Opinion
No. CV 94 0065542
May 24, 1995
MEMORANDUM OF DECISION RE: MOTION TO STRIKE (#146)
The plaintiff, National Mortgage Co., instituted this foreclosure action against the defendants, Alan Temkin and A.T. Properties, Inc. The complaint alleges that the defendants Temkin and A.T. Properties promised by way of a note to pay to Citytrust the principal sum of five hundred thousand dollars with interest. The complaint also alleges that to secure this obligation, the defendants mortgaged to Citytrust parcels of property in Litchfield and Torrington, Connecticut, as well as executed an assignment of leases and a financing statement, all of which were duly recorded in the land records. The plaintiff now owns the note and mortgage by virtue of an endorsement of the note and assignments of the mortgage. The plaintiff claims that the despite demand and maturity, the defendants have neglected and refused to pay the amounts due under the note and it seeks to foreclose the mortgage.
The complaint also names as defendants individuals who may claim interests in the mortgaged properties that are subsequent to the plaintiff's interest. Among these defendants are tenants whose interest arises by virtue of unrecorded leases, including the defendants Terri Morrison, Cindy Jock, Eileen Doyle, Diane Persechino, Daniel Dileo and Denise Dileo. These defendants now move to strike the complaint on the grounds of nonjoinder of a necessary party. The defendants claim that the Secretary of the United States Department of Housing and Urban Development (HUD), Henry G. Cisneros, is a necessary party to this action because of a Housing Assistance Payments Contract entered into between HUD and the defendant-mortgagor Temkin. In support of their motion, the defendants filed a memorandum of law. The plaintiff filed a memorandum of law in opposition to the motion on April 28, 1995. The parties argued this motion at short calendar on May 1, 1995.

■ REQUESTS
1. From the foreclosure decision, list the tenant defendants whose interest arises under unrecorded leases.
2. Please write the next part of the foreclosure decision, picking up after its final sentence.
You won't need the records for any of this.

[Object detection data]

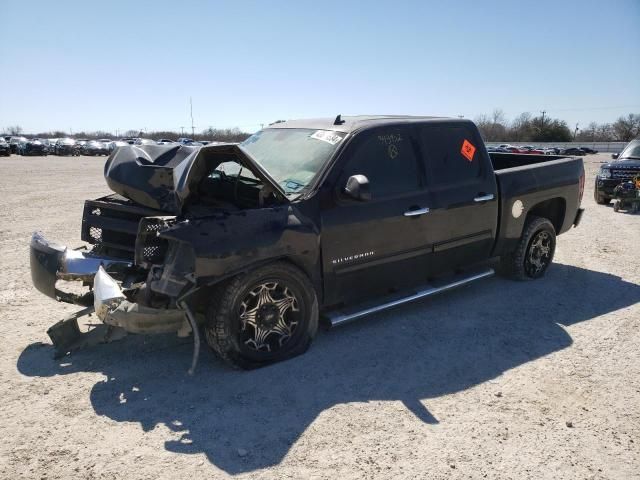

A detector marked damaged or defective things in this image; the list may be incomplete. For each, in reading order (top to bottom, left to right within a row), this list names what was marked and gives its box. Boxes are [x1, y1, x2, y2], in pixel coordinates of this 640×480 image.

crumpled hood [103, 141, 284, 212]
broken bumper piece [29, 232, 132, 304]
broken bumper piece [92, 264, 189, 336]
damaged black pickup truck [31, 114, 584, 370]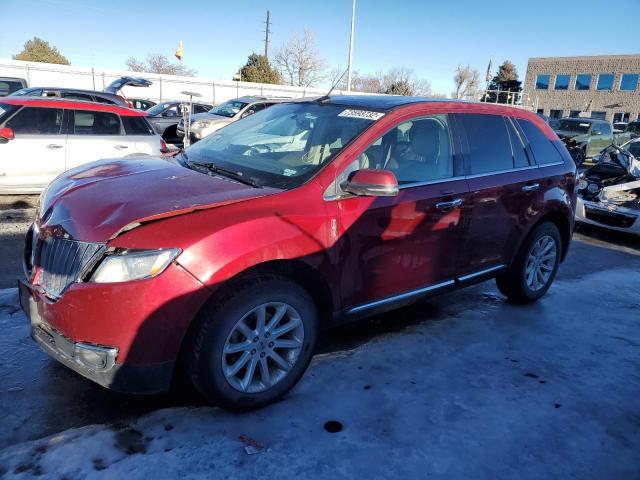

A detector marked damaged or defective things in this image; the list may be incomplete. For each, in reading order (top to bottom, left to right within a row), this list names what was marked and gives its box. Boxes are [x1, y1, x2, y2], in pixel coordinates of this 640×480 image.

crumpled hood [38, 157, 278, 242]
damaged vehicle [552, 117, 612, 166]
damaged vehicle [576, 138, 640, 235]
damaged front end [576, 144, 640, 234]
broken headlight [90, 249, 181, 284]
damaged vehicle [20, 96, 576, 408]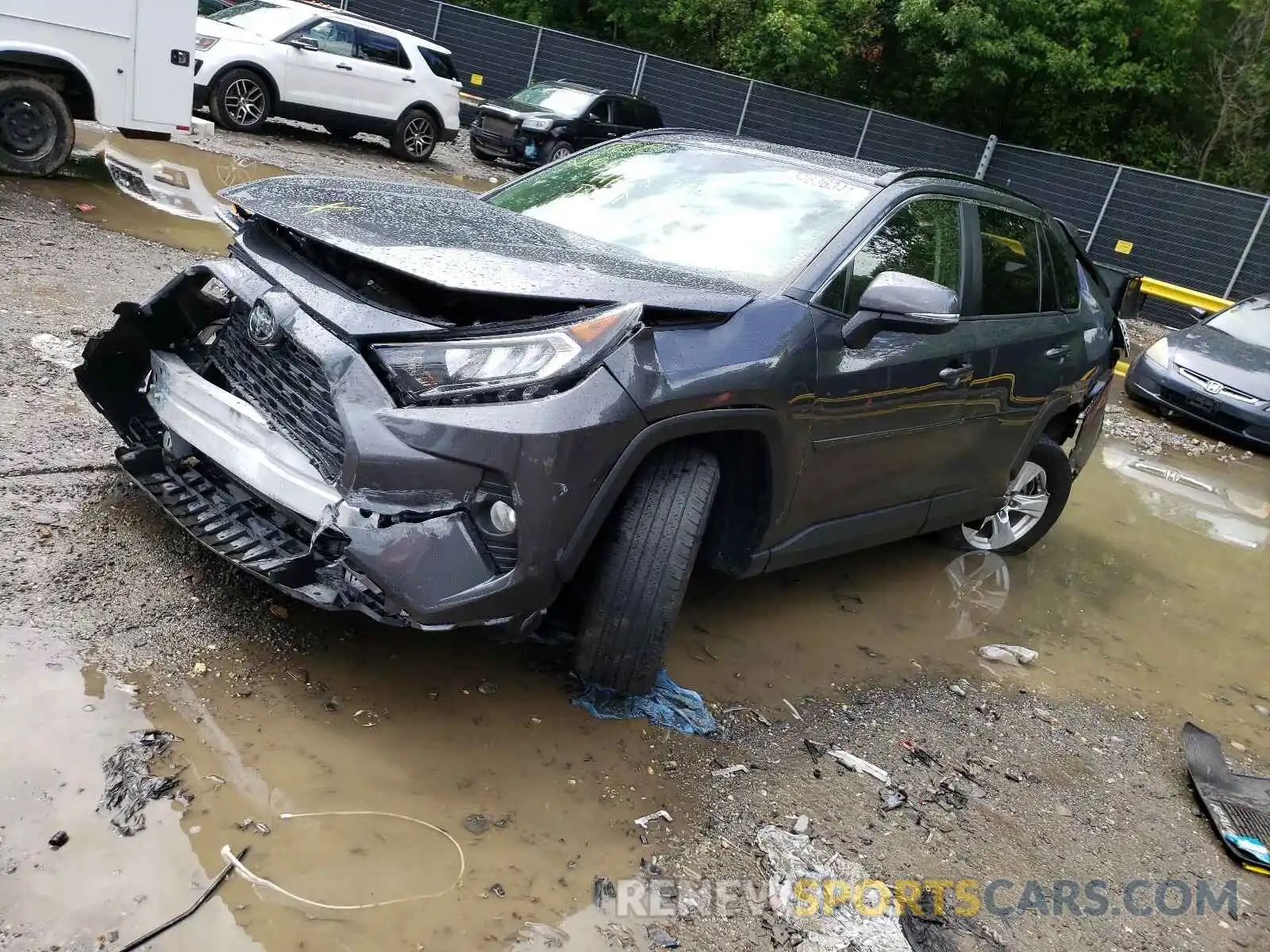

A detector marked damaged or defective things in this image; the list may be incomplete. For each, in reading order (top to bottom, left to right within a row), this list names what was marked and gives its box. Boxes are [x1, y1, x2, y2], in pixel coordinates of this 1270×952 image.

crumpled hood [221, 175, 752, 313]
crumpled hood [1168, 327, 1270, 401]
detached bumper cover [82, 255, 645, 635]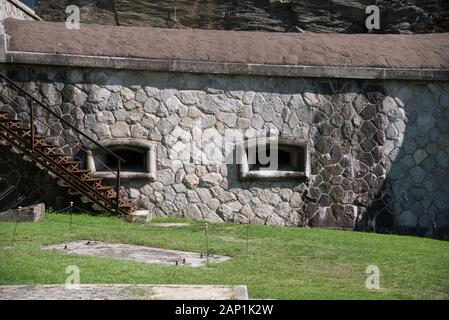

■ TASK RESULTS
1. Terri Morrison, Cindy Jock, Eileen Doyle, Diane Persechino, Daniel Dileo, Denise Dileo

2.
At oral argument the defendants objected to the timeliness of the plaintiff's filing of its memorandum of law. Practice Book Sec. 155 requires that an adverse party objecting to a motion to strike file a memorandum of law at least five days before the date the motion is considered on the short calendar. Practice Book Sec. 155. This section was amended in 1989 "so that a party who files an untimely memorandum is no longer deemed to consent to the granting of a motion made under either section." Southport Manor Convalescent Center v. Foley, 216 Conn. 11, 12 n. 1, 578 A.2d 646 (1990). "Although a timely opposing memorandum is required, the failure to so file it can be waived by the trial court."Fitzpatrick v. East Hartford B.P.O. Elks, 3 Conn. L. Rptr. 163, 164 (January 25, 1991, Clark, J.). The court waives the untimely filing and will address the merits of the defendants' motion.
"The motion to strike, Practice Book, 1978, § 151, replaced the demurrer in our practice. Its function, like that which the demurrer served, is to test the legal sufficiency of a pleading."Ferryman v. Groton, 212 Conn. 138, 142, 561 A.2d 432 (1989). A motion to strike is the proper means to contest the legal sufficiency of a complaint because of the absence of any necessary party. Practice Book § 152(3). On a motion to strike, "all facts well pleaded and those facts necessarily implied from the allegations are taken as admitted." Amodio v. Cunningham, 182 Conn. 80, 82-83, 438 A.2d 6 (1980). "[T]he court must construe the facts alleged in a pleading in the manner most favorable to the plaintiff." Rowe v. Godou, 209 Conn. 273, 278, 550 A.2d 1073 (1988). "In deciding upon a motion to strike. . . a trial court must take the facts to be those alleged in the complaint."Liljedahl Bros., Inc. v. Grigsby, 215 Conn. 345, 348, 576 A.2d 149 (1990).
The moving defendants are lessees of the defendant Temkin under a lease subsidized by HUD whereby they pay rent equal to thirty percent of their family's adjusted income. These defendants claim that the Secretary of HUD is a necessary party because HUD has interest in this cause of action by virtue of a Housing Assistance Payments Contract entered into between the defendant Temkin and HUD. The defendants contend that under the terms of this contract and federal regulations, assistance payments made by HUD on behalf of the tenants are to continue despite this foreclosure. Since HUD has an obligation to continue making subsidy payments even in the event of foreclosure, the defendants claim that HUD is an indispensable party. The defendants also claim that since a final decree foreclosing the defendants' interest in the property would be ineffective to terminate the subsidy contract and HUD's interest, a judgment consistent with equity and good conscience cannot be rendered.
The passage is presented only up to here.